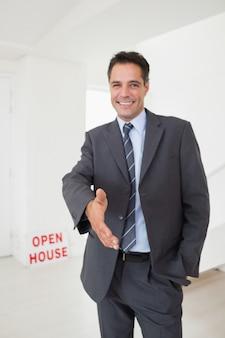 Well dressed smiling real estate agent offering handshake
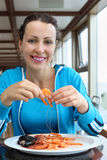 Woman eats shrimps and other seafood Stock Image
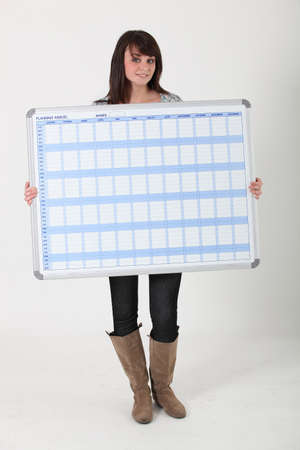 Young woman with a planning board Stock Photo - 10746816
....................
• **PROBLEM DETAILS**
Your answer should copy the listing word for word, with no pictures in it.

• **THE COMPLETED TASK**
 Well dressed smiling real estate agent offering handshake
 Woman eats shrimps and other seafood Stock Image
 Young woman with a planning board Stock Photo - 10746816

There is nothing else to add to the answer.